Records of spatial reasoning questions:
::::
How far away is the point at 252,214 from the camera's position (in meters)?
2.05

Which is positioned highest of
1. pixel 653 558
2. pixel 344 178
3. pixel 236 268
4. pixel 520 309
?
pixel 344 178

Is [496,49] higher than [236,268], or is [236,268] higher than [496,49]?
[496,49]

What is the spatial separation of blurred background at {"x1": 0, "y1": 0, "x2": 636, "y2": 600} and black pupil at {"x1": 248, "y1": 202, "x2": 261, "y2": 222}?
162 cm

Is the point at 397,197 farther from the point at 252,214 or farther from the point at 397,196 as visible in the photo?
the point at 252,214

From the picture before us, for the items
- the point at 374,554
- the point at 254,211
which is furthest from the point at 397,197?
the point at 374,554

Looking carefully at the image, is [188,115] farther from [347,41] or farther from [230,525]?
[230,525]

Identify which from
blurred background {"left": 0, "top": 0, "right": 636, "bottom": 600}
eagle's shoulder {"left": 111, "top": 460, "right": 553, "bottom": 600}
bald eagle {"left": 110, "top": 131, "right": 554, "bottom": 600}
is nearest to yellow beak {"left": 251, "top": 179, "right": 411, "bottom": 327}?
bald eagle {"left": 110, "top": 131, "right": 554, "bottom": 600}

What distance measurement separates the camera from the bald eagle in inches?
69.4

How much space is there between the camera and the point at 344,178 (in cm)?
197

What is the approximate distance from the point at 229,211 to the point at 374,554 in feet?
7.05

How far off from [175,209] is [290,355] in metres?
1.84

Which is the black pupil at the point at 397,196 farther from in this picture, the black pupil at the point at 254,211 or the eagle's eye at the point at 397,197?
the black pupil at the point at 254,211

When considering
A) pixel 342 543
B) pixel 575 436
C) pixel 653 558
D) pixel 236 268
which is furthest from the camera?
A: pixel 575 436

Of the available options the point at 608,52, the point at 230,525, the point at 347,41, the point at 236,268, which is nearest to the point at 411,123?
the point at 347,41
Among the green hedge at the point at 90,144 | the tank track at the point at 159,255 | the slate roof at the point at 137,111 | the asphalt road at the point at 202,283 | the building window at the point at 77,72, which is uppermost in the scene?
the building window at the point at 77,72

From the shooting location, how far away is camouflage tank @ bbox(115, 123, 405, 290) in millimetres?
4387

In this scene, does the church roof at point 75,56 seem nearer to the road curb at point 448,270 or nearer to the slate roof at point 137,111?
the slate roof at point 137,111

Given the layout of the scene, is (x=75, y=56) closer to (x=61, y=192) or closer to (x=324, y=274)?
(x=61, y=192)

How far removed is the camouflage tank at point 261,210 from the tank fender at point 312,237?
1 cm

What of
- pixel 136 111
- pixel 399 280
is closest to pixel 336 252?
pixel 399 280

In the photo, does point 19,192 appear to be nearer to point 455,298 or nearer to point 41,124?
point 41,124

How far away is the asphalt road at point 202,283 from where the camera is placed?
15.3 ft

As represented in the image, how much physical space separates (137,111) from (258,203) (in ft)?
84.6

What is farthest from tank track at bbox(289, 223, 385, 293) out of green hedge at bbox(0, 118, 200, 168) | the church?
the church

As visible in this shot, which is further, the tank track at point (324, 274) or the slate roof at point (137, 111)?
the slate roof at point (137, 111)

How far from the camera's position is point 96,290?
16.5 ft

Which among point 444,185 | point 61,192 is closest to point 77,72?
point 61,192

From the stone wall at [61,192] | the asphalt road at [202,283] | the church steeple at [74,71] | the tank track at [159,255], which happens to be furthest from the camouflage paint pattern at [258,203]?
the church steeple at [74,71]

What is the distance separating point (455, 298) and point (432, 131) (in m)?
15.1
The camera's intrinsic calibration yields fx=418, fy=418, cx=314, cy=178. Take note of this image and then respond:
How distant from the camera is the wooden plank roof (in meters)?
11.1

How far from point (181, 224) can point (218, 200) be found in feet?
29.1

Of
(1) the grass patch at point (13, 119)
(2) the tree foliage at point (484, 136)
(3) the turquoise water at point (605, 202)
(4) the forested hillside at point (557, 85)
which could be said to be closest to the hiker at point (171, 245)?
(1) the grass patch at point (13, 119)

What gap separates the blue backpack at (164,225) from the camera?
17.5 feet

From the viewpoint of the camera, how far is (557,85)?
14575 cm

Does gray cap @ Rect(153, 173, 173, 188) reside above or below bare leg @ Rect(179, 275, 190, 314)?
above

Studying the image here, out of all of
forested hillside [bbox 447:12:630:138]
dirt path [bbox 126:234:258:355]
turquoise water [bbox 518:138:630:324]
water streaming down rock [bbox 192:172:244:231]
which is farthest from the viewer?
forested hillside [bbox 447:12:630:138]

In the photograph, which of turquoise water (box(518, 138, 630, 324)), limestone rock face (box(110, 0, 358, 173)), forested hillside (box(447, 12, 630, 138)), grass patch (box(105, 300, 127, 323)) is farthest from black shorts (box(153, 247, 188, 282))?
::::
**Exercise aim:** Swap "blurred background" for "out-of-focus background" throughout all of the records, and write the lines out again with everything else left unchanged.

**Written response:**
How far away is the point at 252,214 from the camera's position (in meters)?
2.05

Which is positioned highest of
1. pixel 653 558
2. pixel 344 178
3. pixel 236 268
4. pixel 520 309
?
pixel 344 178

Is [496,49] higher than [236,268], or is [236,268] higher than [496,49]?
[496,49]

What is the spatial separation of out-of-focus background at {"x1": 0, "y1": 0, "x2": 636, "y2": 600} and black pupil at {"x1": 248, "y1": 202, "x2": 261, "y2": 222}?
162 cm

Is the point at 397,197 farther from the point at 252,214 or farther from the point at 397,196 as visible in the photo?
the point at 252,214

From the picture before us, for the items
- the point at 374,554
- the point at 254,211
which is furthest from the point at 397,197?
the point at 374,554

Looking carefully at the image, is [188,115] farther from [347,41] or farther from [230,525]?
[230,525]

Identify which from
out-of-focus background {"left": 0, "top": 0, "right": 636, "bottom": 600}
eagle's shoulder {"left": 111, "top": 460, "right": 553, "bottom": 600}
bald eagle {"left": 110, "top": 131, "right": 554, "bottom": 600}
is nearest to yellow beak {"left": 251, "top": 179, "right": 411, "bottom": 327}?
bald eagle {"left": 110, "top": 131, "right": 554, "bottom": 600}

What distance measurement separates the camera from the bald eagle in inches?
69.4

How much space is there between the camera and the point at 344,178 (in cm)?
197

What is the approximate distance from the point at 229,211 to the point at 374,554 in feet?
7.05

How far off from [175,209] is [290,355] in metres?
1.84

Which is the black pupil at the point at 397,196 farther from in this picture, the black pupil at the point at 254,211 or the eagle's eye at the point at 397,197?
the black pupil at the point at 254,211

When considering
A) pixel 342 543
B) pixel 575 436
C) pixel 653 558
D) pixel 236 268
which is furthest from the camera?
A: pixel 575 436

Of the available options the point at 608,52, the point at 230,525, the point at 347,41, the point at 236,268, which is nearest to the point at 411,123?
the point at 347,41
Among the green hedge at the point at 90,144 | the tank track at the point at 159,255 | the slate roof at the point at 137,111 | the asphalt road at the point at 202,283 | the building window at the point at 77,72, which is uppermost in the scene?
the building window at the point at 77,72

From the shooting location, how far away is camouflage tank @ bbox(115, 123, 405, 290) in millimetres?
4387

In this scene, does the church roof at point 75,56 seem nearer to the road curb at point 448,270 or nearer to the slate roof at point 137,111?
the slate roof at point 137,111

Given the layout of the scene, is (x=75, y=56) closer to (x=61, y=192) or closer to (x=324, y=274)?
(x=61, y=192)

How far removed is the camouflage tank at point 261,210 from the tank fender at point 312,237?
1 cm

What of
- pixel 136 111
- pixel 399 280
is closest to pixel 336 252?
pixel 399 280

In the photo, does point 19,192 appear to be nearer to point 455,298 or nearer to point 41,124?
point 41,124

How far away is the asphalt road at point 202,283 from where the camera is placed?
15.3 ft

As represented in the image, how much physical space separates (137,111) from (258,203) (in ft)?
84.6

What is farthest from tank track at bbox(289, 223, 385, 293) out of green hedge at bbox(0, 118, 200, 168) | the church?
the church

As visible in this shot, which is further, the tank track at point (324, 274) or the slate roof at point (137, 111)?
the slate roof at point (137, 111)

How far from the camera's position is point 96,290?
16.5 ft

Which among point 444,185 | point 61,192 is closest to point 77,72?
point 61,192

From the stone wall at [61,192] | the asphalt road at [202,283] | the church steeple at [74,71] | the tank track at [159,255], which happens to be furthest from the camouflage paint pattern at [258,203]?
the church steeple at [74,71]

What is the distance separating point (455, 298) and point (432, 131) (in m)?
15.1
The camera's intrinsic calibration yields fx=418, fy=418, cx=314, cy=178. Take note of this image and then respond:
How distant from the camera is the wooden plank roof (in meters)?
11.1

How far from point (181, 224) can point (218, 200) be found in feet?
29.1

Of
(1) the grass patch at point (13, 119)
(2) the tree foliage at point (484, 136)
(3) the turquoise water at point (605, 202)
(4) the forested hillside at point (557, 85)
which could be said to be closest to the hiker at point (171, 245)?
(1) the grass patch at point (13, 119)

What gap separates the blue backpack at (164,225) from the camera?
17.5 feet

From the viewpoint of the camera, how far is (557,85)?
14575 cm

Does gray cap @ Rect(153, 173, 173, 188) reside above or below bare leg @ Rect(179, 275, 190, 314)?
above

Studying the image here, out of all of
forested hillside [bbox 447:12:630:138]
dirt path [bbox 126:234:258:355]
turquoise water [bbox 518:138:630:324]
water streaming down rock [bbox 192:172:244:231]
which is farthest from the viewer?
forested hillside [bbox 447:12:630:138]

In the photograph, which of turquoise water (box(518, 138, 630, 324)), limestone rock face (box(110, 0, 358, 173)), forested hillside (box(447, 12, 630, 138)), grass patch (box(105, 300, 127, 323)) is farthest from black shorts (box(153, 247, 188, 282))?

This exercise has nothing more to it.